• Work item
Reproduce the data that follows character for character, but omit its pictures.

• Provided records
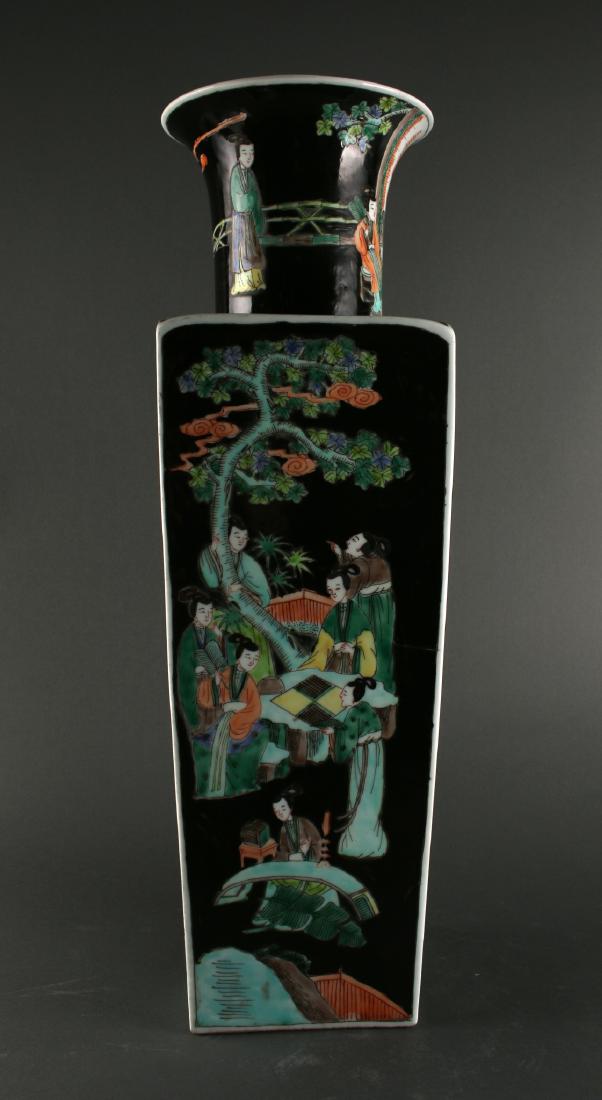 FAMILLE NOIR VASE (1 of 10)
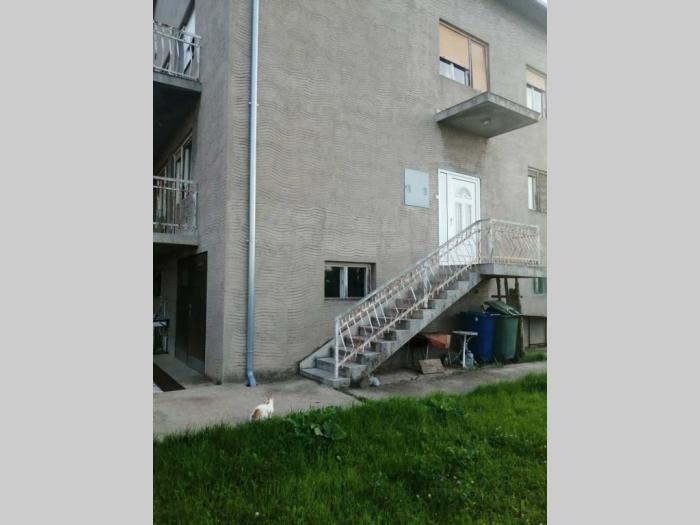 izdajem kuću u sremčici besplatni mali oglasi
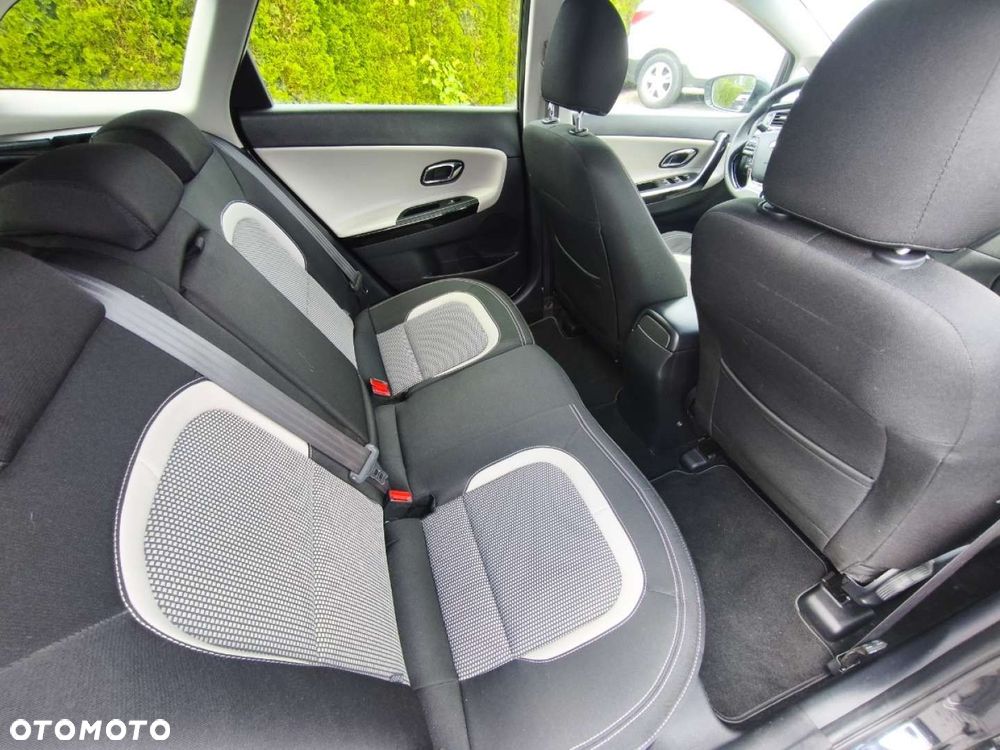 Kia Ceed - 15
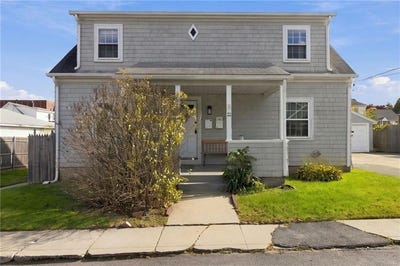 /international/us/22-tremont-street-cranston-ri-110120766572/
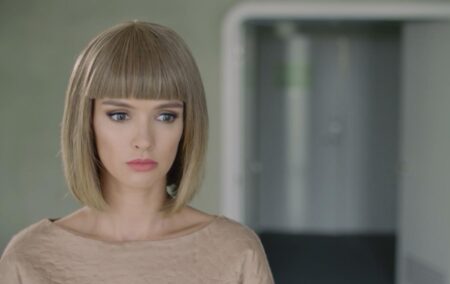 Better Than Us – 1ª Temporada Irina Tarannik como Svetlana em Better Than Us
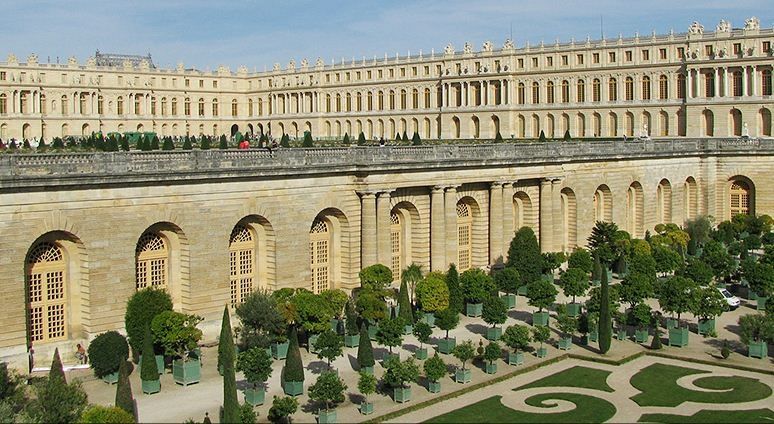 Lâu đài Versailles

• Expected answer
 FAMILLE NOIR VASE (1 of 10)
 izdajem kuću u sremčici besplatni mali oglasi
 Kia Ceed - 15
 /international/us/22-tremont-street-cranston-ri-110120766572/
 Better Than Us – 1ª Temporada Irina Tarannik como Svetlana em Better Than Us
 Lâu đài Versailles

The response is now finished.